[Dataset entries]:
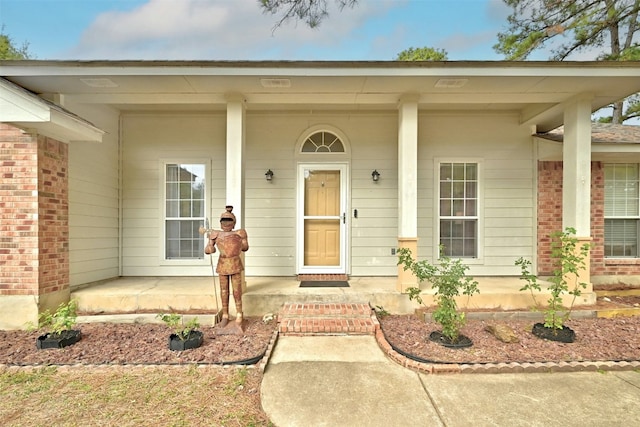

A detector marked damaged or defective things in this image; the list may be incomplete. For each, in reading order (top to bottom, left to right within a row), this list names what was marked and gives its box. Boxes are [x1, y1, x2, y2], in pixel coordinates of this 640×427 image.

rusty figure sculpture [205, 207, 248, 332]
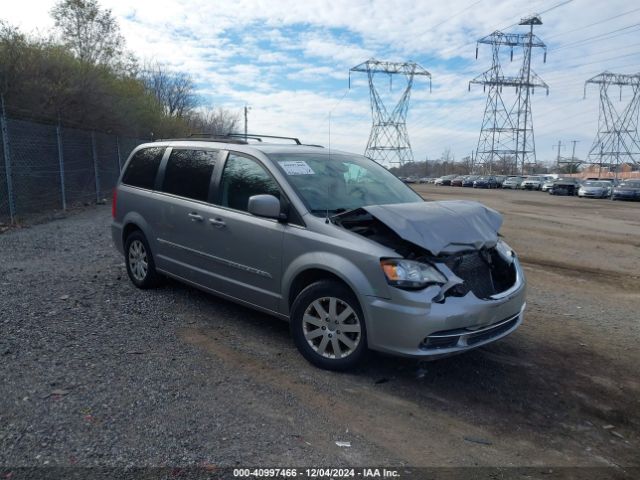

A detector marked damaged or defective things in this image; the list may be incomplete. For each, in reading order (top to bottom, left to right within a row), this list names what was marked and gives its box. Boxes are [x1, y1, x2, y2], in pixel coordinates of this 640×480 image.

crumpled hood [362, 201, 502, 256]
front-end damage [336, 201, 524, 358]
damaged bumper [362, 255, 528, 356]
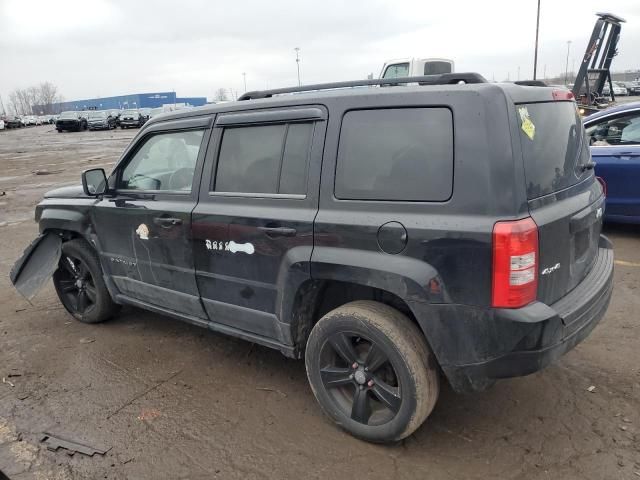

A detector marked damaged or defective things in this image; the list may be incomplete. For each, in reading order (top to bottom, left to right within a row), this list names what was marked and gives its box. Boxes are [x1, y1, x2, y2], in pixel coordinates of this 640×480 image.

[Directions for this task]: Return every line of the records exactly as given, pictures excluded.

[Answer box]:
A detector marked damaged or defective things in this image; the list may be incomplete. For each, in reading order (top to bottom, left to right within a row), this list names what was marked and gives its box. Boxes are [x1, y1, x2, y2], in pixel coordinates of this 640×427 image.

rusty figure sculpture [205, 207, 248, 332]

A detector marked damaged or defective things in this image; the list may be incomplete. For each, in reading order (top to bottom, left to right within a row), this list names what was marked and gives its box. Boxes are [x1, y1, x2, y2], in pixel coordinates of this 640×480 image.

crumpled hood [362, 201, 502, 256]
front-end damage [336, 201, 524, 358]
damaged bumper [362, 255, 528, 356]

A detector marked damaged or defective things in this image; the list may be incomplete. For each, in reading order (top to bottom, left to right within a row), this list names what was marked and gives its box. Boxes are [x1, y1, x2, y2], in pixel coordinates of this 640×480 image.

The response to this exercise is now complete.